Notice that many of the features made possible by these methods rely on one method knowing what decisions a previous method has already made, but there’s no obvious way to persist this information. Since handlers are instantiated on every incoming request and process files one at a time, it’s possible to simply set custom attributes on the handler object itself, which future method calls can read back to determine how to proceed.

For example, if __init__() sets self.activated to False, receive_data_chunk() can read that attribute to determine whether it should process the chunks it receives or just pass them through to the next handler in line. It’s also possible for new_file() to set the same or similar attribute, so those types of decisions can be made on a per-file basis as well as per-request.

Because each handler works in isolation from the others, there isn’t any standard imposed on which attributes are used or what they’re used for. Instead, interaction among the various installed upload handlers is handled by raising a number of exceptions in various situations. Proper operation of an upload handler doesn’t require the use of any of these, but they can greatly customize how a number of them can work together. Like FileUploadHandler, these are all available at django.core.files.uploadhander.

  • StopUpload—Tells Django to stop processing all files in the upload, preventing all handlers from handling any more data than they’ve already processed. It also accepts a single optional argument, connection_reset, a Boolean indicating whether Django should stop without reading in the remainder of the input stream. The default value of False for this argument means that Django will read the entire request before passing control back to a form, while True will stop without reading it all in, resulting in a “Connection Reset” message shown in the user’s browser.
  • SkipFile—Tells the upload process to stop processing the current file, but continue on with the next one in the list. This is a much more appropriate behavior if there were a problem with a single file in the request, which wouldn’t affect any other files that might be uploaded at the same time.
  • StopFutureHandlers—Only valid if thrown from the new_file() method, this indicates the current upload handler will handle current file directly, and no other handlers should receive any data after it. Any handlers that process data before the handler that raises this exception will continue to execute in their original order, as determined by their placement within the FILE_UPLOAD_HANDLERS setting.

* _Given information_
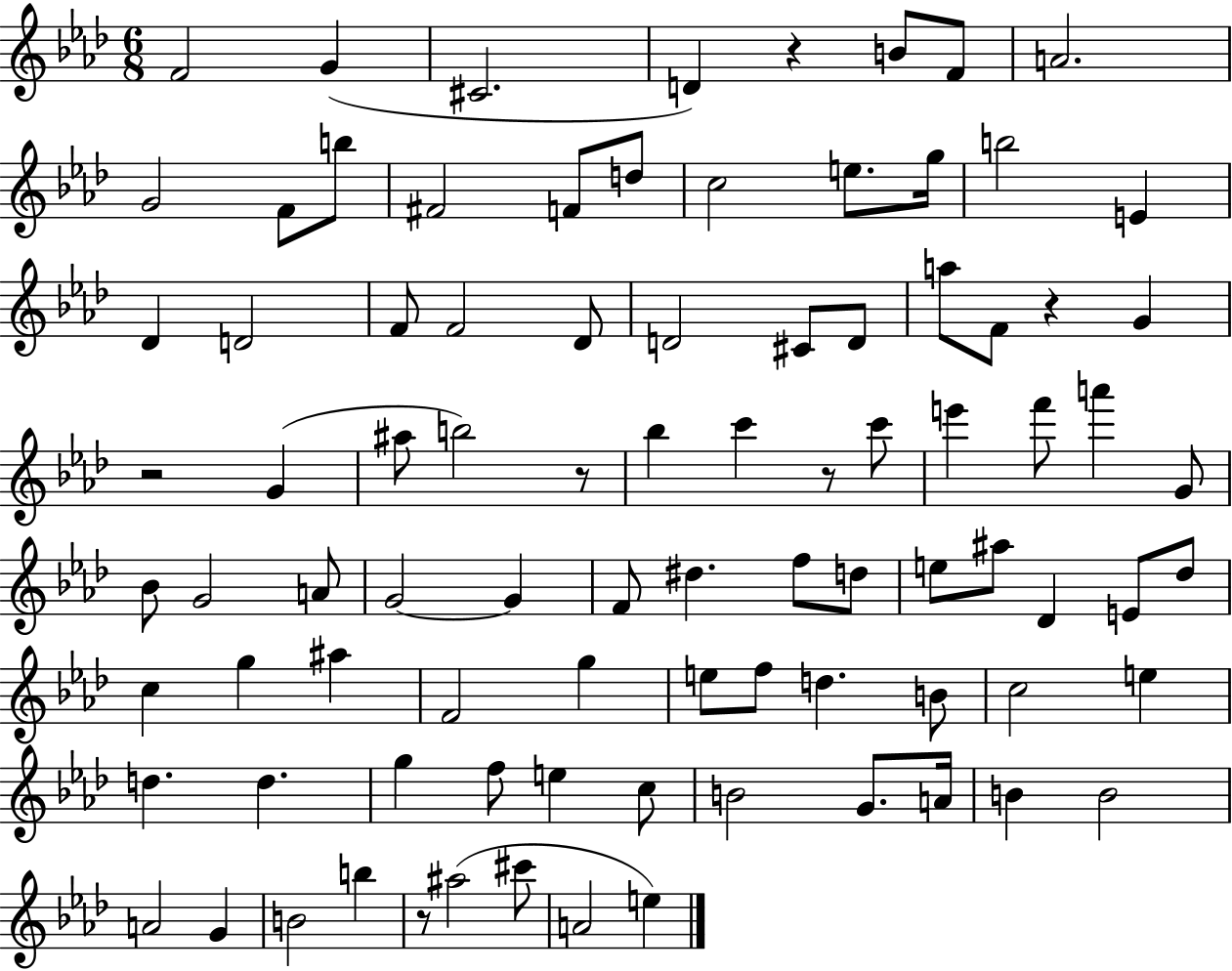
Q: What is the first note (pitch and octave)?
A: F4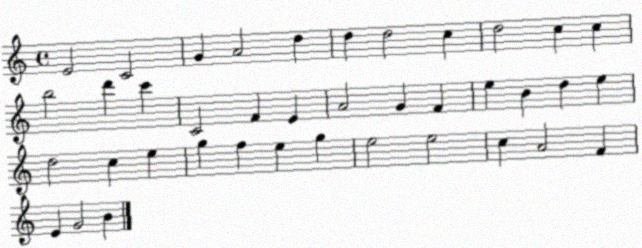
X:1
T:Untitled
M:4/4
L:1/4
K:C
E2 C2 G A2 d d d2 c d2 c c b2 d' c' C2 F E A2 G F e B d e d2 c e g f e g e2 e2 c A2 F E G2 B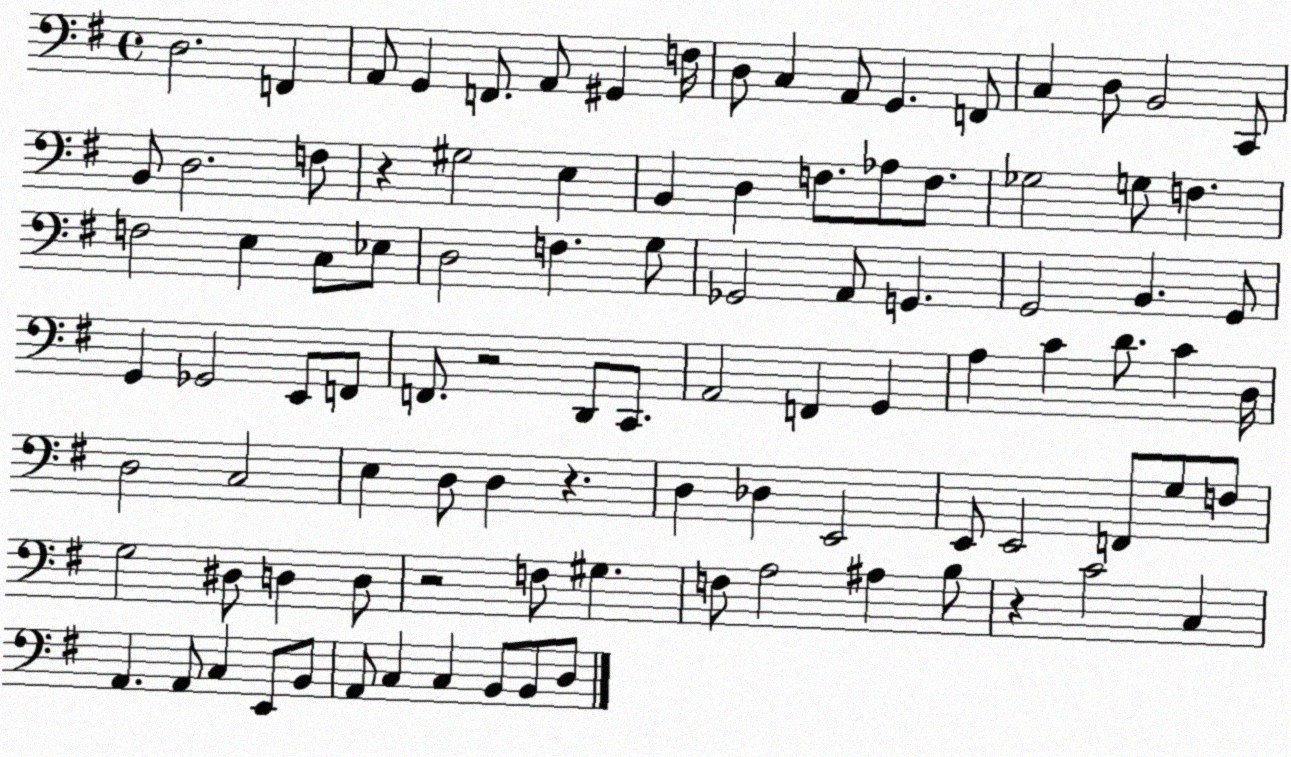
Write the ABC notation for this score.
...
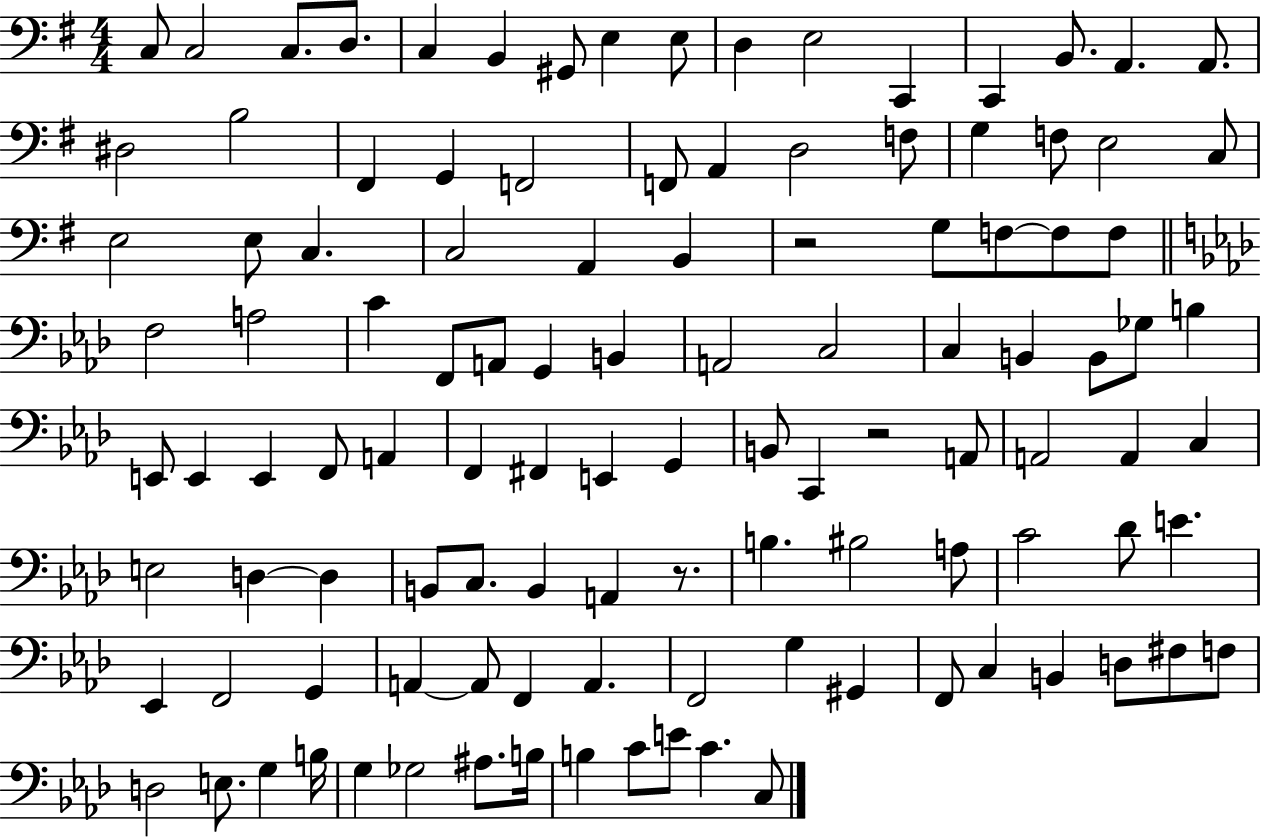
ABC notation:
--
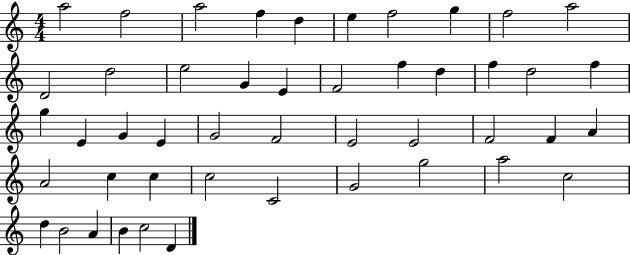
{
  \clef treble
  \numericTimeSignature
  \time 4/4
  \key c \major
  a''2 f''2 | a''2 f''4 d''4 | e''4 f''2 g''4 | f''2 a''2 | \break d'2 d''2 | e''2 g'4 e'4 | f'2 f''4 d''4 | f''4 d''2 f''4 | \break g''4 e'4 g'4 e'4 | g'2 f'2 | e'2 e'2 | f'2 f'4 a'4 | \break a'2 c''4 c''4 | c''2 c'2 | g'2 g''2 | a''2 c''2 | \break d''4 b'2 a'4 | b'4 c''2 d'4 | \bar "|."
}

* _Problem statement_
Transcribe the whole passage on Django upload handlers word for word. These entries come from a different source than the passage on Django upload handlers.

* _Answer_
Notice that many of the features made possible by these methods rely on one method knowing what decisions a previous method has already made, but there’s no obvious way to persist this information. Since handlers are instantiated on every incoming request and process files one at a time, it’s possible to simply set custom attributes on the handler object itself, which future method calls can read back to determine how to proceed.

For example, if __init__() sets self.activated to False, receive_data_chunk() can read that attribute to determine whether it should process the chunks it receives or just pass them through to the next handler in line. It’s also possible for new_file() to set the same or similar attribute, so those types of decisions can be made on a per-file basis as well as per-request.

Because each handler works in isolation from the others, there isn’t any standard imposed on which attributes are used or what they’re used for. Instead, interaction among the various installed upload handlers is handled by raising a number of exceptions in various situations. Proper operation of an upload handler doesn’t require the use of any of these, but they can greatly customize how a number of them can work together. Like FileUploadHandler, these are all available at django.core.files.uploadhander.

  • StopUpload—Tells Django to stop processing all files in the upload, preventing all handlers from handling any more data than they’ve already processed. It also accepts a single optional argument, connection_reset, a Boolean indicating whether Django should stop without reading in the remainder of the input stream. The default value of False for this argument means that Django will read the entire request before passing control back to a form, while True will stop without reading it all in, resulting in a “Connection Reset” message shown in the user’s browser.
  • SkipFile—Tells the upload process to stop processing the current file, but continue on with the next one in the list. This is a much more appropriate behavior if there were a problem with a single file in the request, which wouldn’t affect any other files that might be uploaded at the same time.
  • StopFutureHandlers—Only valid if thrown from the new_file() method, this indicates the current upload handler will handle current file directly, and no other handlers should receive any data after it. Any handlers that process data before the handler that raises this exception will continue to execute in their original order, as determined by their placement within the FILE_UPLOAD_HANDLERS setting.